Luxor, 2015.He goes out in the group stage, his up-and coming countryman Birol Uymaz advances. Semih makes 40 in 38, which is 1.052.
Porto, 2015. Again Uymaz stands in his way. Semih beats him, but loses to Juan Zapata Garcia, and Uymaz wins the group on average: he has 1.7 and Semih has 1.6.
And then there is the Verhoeven Open in New York. No world ranking points, but still prestigious enough a tournament for him to travel to. I have to say, I admire his attitude. He is not seeded, starts in the earliest qualifying round like any tourist player, which is what he has done in the World Cups as well. I know a few Dutch guys who have been away from the action for a while, and they expect a red carpet to celebrate their return. Not going to happen gentlemen.
Back to Semih. He stays undefeated in the first prelim in NY, even though with serious players like Carranco and de Jaeger, he is not in the easiest group. His average is 1.667. In the semifinal stage, Sayginer loses to Blomdahl, Garcia and Sidhom, wins his other six matches. He averages 1.763, and this is getting interesting. We are playing to 35 now, and it’s nine matches. That average has significance. Semih is fourth in his semifinal group, behind TB, Garcia and Sidhom, but with the 2nd highest average. He fully deserves his place in the final 16.
In the knock-out stage, Semih leads Murat Naci Coklu 37-27 in 17, but the 2004 European champion runs out with 13. Not a lot you can do about that. TB did the same to him a day earlier, running 12 and out when it was 31-23 in 10! Sayginer ends the final third of the tournament with a 1.885 average and 10th place. At the end of the day, only DJ, the tournament winner, TB, MZ and FC have a higher average than Semih. Tasdemir, the losing finalist, played brilliantly all week and averaged 1.738, 6th best.
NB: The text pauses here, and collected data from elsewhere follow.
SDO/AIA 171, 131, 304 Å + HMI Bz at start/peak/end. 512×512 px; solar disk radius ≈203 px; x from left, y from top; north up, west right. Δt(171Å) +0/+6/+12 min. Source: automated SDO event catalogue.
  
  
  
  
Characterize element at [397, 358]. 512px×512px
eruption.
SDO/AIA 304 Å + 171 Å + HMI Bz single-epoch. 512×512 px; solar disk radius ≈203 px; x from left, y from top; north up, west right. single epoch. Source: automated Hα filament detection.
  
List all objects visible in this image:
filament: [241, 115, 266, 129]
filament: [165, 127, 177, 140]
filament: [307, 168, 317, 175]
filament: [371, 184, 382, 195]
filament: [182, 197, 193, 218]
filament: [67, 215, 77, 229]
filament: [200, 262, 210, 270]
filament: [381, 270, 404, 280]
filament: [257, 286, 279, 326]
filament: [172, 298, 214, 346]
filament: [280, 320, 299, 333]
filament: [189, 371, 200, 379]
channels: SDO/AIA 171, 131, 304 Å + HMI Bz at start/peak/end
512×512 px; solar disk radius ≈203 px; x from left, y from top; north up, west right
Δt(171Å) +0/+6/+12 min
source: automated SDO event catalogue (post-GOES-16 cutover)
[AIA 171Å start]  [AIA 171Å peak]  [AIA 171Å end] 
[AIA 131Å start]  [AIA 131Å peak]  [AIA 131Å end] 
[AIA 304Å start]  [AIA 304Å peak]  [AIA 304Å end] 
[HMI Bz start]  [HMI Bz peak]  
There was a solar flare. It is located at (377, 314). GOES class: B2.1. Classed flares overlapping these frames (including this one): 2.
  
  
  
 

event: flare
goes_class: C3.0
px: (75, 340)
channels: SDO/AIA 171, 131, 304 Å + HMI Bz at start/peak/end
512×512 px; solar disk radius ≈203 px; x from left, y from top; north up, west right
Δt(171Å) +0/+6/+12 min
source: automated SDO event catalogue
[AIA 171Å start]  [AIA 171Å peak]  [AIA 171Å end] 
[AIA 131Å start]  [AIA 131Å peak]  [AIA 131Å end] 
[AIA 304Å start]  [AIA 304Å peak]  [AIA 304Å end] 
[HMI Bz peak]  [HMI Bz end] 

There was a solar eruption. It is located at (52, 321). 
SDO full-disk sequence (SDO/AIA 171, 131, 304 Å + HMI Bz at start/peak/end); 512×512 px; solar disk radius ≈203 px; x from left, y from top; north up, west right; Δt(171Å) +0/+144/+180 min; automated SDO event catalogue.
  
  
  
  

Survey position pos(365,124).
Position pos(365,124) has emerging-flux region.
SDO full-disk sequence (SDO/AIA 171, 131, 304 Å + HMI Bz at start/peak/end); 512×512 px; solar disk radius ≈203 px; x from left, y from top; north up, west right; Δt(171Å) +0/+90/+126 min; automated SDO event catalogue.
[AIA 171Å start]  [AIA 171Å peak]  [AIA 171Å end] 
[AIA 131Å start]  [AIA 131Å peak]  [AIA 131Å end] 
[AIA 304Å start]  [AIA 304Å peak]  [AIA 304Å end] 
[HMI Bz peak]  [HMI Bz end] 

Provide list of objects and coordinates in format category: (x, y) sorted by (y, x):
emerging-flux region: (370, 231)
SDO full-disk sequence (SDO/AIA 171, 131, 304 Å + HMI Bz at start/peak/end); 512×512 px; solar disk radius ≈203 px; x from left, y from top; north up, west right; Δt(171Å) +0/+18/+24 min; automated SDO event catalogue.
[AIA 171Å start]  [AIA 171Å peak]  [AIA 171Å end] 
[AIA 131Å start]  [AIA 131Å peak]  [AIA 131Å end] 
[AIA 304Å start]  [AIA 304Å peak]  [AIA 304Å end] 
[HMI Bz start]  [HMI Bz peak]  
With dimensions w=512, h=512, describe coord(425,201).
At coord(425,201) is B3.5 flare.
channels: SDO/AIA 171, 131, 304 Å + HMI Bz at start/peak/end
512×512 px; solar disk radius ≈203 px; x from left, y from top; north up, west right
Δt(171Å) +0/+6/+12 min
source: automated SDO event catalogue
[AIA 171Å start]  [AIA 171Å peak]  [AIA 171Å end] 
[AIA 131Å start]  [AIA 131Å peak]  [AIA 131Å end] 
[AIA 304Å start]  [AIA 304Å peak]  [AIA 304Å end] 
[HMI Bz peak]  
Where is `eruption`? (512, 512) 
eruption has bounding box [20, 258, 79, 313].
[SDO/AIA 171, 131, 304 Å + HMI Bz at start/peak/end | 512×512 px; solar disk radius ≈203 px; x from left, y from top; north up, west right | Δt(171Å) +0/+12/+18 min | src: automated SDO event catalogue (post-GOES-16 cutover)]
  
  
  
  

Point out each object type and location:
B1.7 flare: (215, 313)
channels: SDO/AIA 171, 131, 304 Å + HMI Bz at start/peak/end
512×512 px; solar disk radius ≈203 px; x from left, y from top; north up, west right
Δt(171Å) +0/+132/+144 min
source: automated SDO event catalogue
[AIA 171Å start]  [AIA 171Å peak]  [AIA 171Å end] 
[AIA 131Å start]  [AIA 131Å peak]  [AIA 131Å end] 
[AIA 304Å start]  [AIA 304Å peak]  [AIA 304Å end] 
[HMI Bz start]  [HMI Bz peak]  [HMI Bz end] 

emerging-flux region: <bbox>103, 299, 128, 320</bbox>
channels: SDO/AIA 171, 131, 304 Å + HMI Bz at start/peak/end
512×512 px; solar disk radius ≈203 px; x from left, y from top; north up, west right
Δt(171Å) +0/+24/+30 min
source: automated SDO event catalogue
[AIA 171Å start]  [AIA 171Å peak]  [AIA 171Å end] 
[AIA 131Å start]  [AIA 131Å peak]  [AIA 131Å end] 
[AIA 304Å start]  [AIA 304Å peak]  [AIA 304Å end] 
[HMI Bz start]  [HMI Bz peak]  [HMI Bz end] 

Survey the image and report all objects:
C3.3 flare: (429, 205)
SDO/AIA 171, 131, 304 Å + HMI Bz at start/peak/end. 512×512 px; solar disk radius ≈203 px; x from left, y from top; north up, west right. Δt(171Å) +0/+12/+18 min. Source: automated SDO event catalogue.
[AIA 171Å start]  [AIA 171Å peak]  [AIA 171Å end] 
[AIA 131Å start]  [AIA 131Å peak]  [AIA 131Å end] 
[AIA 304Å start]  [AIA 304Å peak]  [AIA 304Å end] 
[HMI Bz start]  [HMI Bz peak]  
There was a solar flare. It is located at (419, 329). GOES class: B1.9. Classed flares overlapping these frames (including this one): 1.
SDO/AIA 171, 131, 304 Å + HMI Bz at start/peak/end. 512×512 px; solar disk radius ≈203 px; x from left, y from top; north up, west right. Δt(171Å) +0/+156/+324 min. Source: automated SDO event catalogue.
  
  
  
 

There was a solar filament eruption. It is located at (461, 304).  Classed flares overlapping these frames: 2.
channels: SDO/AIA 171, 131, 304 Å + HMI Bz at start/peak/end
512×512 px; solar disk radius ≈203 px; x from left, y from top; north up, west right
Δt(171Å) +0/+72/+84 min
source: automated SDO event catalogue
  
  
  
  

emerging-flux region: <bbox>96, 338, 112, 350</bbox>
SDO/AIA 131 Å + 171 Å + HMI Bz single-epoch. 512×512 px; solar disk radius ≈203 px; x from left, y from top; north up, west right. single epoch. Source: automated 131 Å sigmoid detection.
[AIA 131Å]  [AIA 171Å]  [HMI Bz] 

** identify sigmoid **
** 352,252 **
Sayginer has not had the best of luck in the World Cups he has been in, but he took it on the chin and soldiered on. His play in NY was as good as it has been in years, the 1.885 proves it. Wonderful cue ball control, a profound understanding of the lines, and of course that legendary stroke. His body language needs improving, but even though success has eluded him since his comeback, Semih plays mouth-watering 3-cushion. I could watch him for days. Currently 64th on the world ranking, I could not care less: he is once again one of the 20 best players in the world.